Count the lines in the listing below that contain the string "point", treating uppercase and lowercase as different. Give only the number.

**DATA LISTING:**
----

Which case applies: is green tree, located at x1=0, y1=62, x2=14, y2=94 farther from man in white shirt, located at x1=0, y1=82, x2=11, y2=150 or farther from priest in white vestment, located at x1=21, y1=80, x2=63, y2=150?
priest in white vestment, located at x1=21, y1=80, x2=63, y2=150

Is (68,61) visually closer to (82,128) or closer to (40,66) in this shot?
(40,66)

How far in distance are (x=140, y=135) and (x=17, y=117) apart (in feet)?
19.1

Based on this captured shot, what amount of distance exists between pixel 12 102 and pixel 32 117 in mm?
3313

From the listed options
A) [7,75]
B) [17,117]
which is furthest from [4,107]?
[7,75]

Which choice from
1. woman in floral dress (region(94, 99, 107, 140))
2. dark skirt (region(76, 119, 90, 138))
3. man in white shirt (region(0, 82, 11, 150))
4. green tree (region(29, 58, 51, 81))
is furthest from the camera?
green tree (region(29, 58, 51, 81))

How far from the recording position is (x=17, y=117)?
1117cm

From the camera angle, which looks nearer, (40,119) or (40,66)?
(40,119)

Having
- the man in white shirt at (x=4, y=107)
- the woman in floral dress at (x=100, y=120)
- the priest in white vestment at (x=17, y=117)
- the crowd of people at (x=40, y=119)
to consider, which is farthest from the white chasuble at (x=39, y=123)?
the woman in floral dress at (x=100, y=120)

----

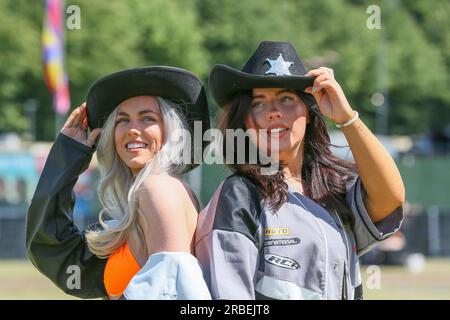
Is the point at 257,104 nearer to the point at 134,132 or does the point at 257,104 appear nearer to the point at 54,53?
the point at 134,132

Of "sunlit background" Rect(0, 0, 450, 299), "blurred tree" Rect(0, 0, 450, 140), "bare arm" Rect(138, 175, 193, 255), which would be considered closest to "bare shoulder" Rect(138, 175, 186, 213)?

----

**EXERCISE RESPONSE:** 2